'Mauritius, Singapore account for 50 p.c. of total FDI into India'

"Structural fundamentals will be good as the government is trying to weed out the twists in tax structures."

May 12, 2016 07:27 pm | Updated September 12, 2016 12:37 pm IST - Chennai

Aarthi Sivanandh,Partner, JSA, a leading law firm in the country, shares her thought on the amendment to the bilateral Double Taxation Avoidance Treaty with Mauritius, its impact on foreign investment flow, and the future direction. Excerpts:

What could be the near-term impact of amendment to the bilateral Double Taxation Avoidance Treaty with Mauritius on foreign investment?

Mauritius and Singapore accounted for 50 per cent of total FDI (foreign direct investment) into India over the last 15 years. Mauritius accounts for 20 per cent of the total FPI (foreign portfolio investment) equity AUM (asset under management) and 16 per cent of total FPI debt AUM. Singapore accounts for 8 per cent of the total FPI equity AUM and 28 per cent of total FPI debt AUM. Investments will rise before March 31, 2017 to gain advantage of the tax benefits situation.

Will this see India lose its shine as an investment destination?

No, I don’t think so. It will attract meaningful capital anyway as the investment decisions are based on fundamental strength of the economy and structural reforms based on sectors chosen for investment and not only on tax saving differentials. These amendments will not settle live and retrospective tax disputes but will work to provide certainty for prospective investments. The OECD (Organisation of Economic Co-operation and Development) has developed an action plan to help countries prevent base erosion and profit shifting (BEPS) and ensure that multi-national corporations pay tax where they undertake economic activities and earn profits. India has committed to this in the G-20 platform, and has now followed suit. Funds will have to work with higher pre-tax IRR (internal rate of return) to cover cost of capital. This won’t change their underlying reasons for investment in India as a preferred destination.

Has the government given a fair option?

The government has stated that the amendment will "tackle the long pending issues of treaty abuse and Round-tripping of funds attributed to the India-Mauritius treaty, curb revenue loss, prevent double non-taxation, streamline the flow of investment and stimulate the flow of exchange of information’’.

The finance ministry has been trying to get the GAAR (General Anti-Avoidance Rules) show on the road, and, finally, it gained momentum when the Budget 2016 notified that it will come into play w.e.f.
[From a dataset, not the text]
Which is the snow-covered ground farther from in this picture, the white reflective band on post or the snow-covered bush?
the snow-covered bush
April 1, 2017. There was some anxiety that they may apply the taxes retrospectively. However, the indication is now clear that this is prospective. The government has provided the limitation of benefits (LOB) in line with its commitment to give transition phases while changing tax policies to persons satisfying the requirements of LOB. The benefit of reduced tax rate shall be available to non-shell companies that satisfy bona fide business test (i.e. total expenditure on Mauritius operations should not be less than $40,000 in 12 months prior to the date of sale of shares. All investments made from Mauritius will, therefore, be protected (grandfathered). If made before April1, 2017, they will continue to enjoy benefits as per the erstwhile DTAA (Double Taxation Avoidance Agreement). Although the actual language of the protocol has not been made available, the statement indicates its applicability only to shares. Therefore, the extent of its applicability to hybrid instruments is still open, and they could technically walk away with residence-based taxation protections. Important to observe also is the requirement to exchange information, which is a part of the agreement among G-20 countries. The usual protocol of conducting industry-wide consultations for sharing the information has been shelved, it seems. This may require some caution especially since information on companies in India is shared widely with foreign tax collectors.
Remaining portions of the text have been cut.